Lamy pede mais flexibilidade a negociadores de Doha

Os líderes do G20 devem garantir a seus negociadores mais flexibilidade para garantir que eles de fato alcancem um acordo global comercial e concluam a Rodada de Doha, afirmou nesta sexta-feira o diretor-geral da Organização Mundial de Comércio (OMC).

JONATHAN LYNN, REUTERS

28 de setembro de 2009 | 09h57

As novas garantias dos líderes dadas na cúpula de Pittsburgh de que alcançarão um acordo não foram suficientes, afirmou Pascal Lamy a um fórum da OMC.

"Agora é incumbência deles 'fazer andar as negociações'".

Lamy disse que os líderes do G20 deram seu apoio a um intensivo programa de trabalho nos próximos três meses para acabar com as lacunas remanescentes e então avaliar a possibilidade de fechar um acordo no ano que vem.

Líderes e ministros fizeram uma série de promessas neste ano para concluir a Rodada de Doha em 2010, mas os negociadores estão demonstrando frustração com o fato de seus governos não lhes darem a flexibilidade necessária para alcançar um acordo.

Lamy afirmou que um acordo de Doha, que reduziria os subsídios agrícolas e as tarifas industriais e agrícolas, vai ajudar a lidar com a crise econômica ao garantir uma defesa contra o protecionismo além de ajudar os países em desenvolvimento afetados pela crise.

Segundo ele, de acordo com os acordos atuais da OMC, as tarifas médias poderiam dobrar em relação aos níveis atuais.

"A Rodada de Doha de negociações comerciais vai não apenas abrir novos mercados para exportadores, mas também reduzir parte da margem existente de manobra que pode fazer o mundo andar para trás", disse ele.

◇ ◇ ◇

◆ **Objetivo do exercício**
Transcreva na íntegra, sem nenhuma alteração, a notícia acima sobre a Rodada de Doha.

◇ ◇ ◇

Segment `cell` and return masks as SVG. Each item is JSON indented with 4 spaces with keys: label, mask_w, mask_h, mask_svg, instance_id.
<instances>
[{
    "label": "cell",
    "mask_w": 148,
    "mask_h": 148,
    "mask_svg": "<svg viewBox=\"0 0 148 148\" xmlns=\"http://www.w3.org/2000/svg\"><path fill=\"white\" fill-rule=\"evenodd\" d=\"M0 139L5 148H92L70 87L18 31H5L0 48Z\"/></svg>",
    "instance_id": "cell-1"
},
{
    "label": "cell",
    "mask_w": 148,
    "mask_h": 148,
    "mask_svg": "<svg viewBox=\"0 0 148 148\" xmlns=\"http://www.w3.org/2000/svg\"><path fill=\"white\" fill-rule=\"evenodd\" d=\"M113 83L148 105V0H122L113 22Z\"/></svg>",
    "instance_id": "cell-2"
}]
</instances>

◇ ◇ ◇

◆ **Resposta**
Lamy pede mais flexibilidade a negociadores de Doha

Os líderes do G20 devem garantir a seus negociadores mais flexibilidade para garantir que eles de fato alcancem um acordo global comercial e concluam a Rodada de Doha, afirmou nesta sexta-feira o diretor-geral da Organização Mundial de Comércio (OMC).

JONATHAN LYNN, REUTERS

28 de setembro de 2009 | 09h57

As novas garantias dos líderes dadas na cúpula de Pittsburgh de que alcançarão um acordo não foram suficientes, afirmou Pascal Lamy a um fórum da OMC.

"Agora é incumbência deles 'fazer andar as negociações'".

Lamy disse que os líderes do G20 deram seu apoio a um intensivo programa de trabalho nos próximos três meses para acabar com as lacunas remanescentes e então avaliar a possibilidade de fechar um acordo no ano que vem.

Líderes e ministros fizeram uma série de promessas neste ano para concluir a Rodada de Doha em 2010, mas os negociadores estão demonstrando frustração com o fato de seus governos não lhes darem a flexibilidade necessária para alcançar um acordo.

Lamy afirmou que um acordo de Doha, que reduziria os subsídios agrícolas e as tarifas industriais e agrícolas, vai ajudar a lidar com a crise econômica ao garantir uma defesa contra o protecionismo além de ajudar os países em desenvolvimento afetados pela crise.

Segundo ele, de acordo com os acordos atuais da OMC, as tarifas médias poderiam dobrar em relação aos níveis atuais.

"A Rodada de Doha de negociações comerciais vai não apenas abrir novos mercados para exportadores, mas também reduzir parte da margem existente de manobra que pode fazer o mundo andar para trás", disse ele.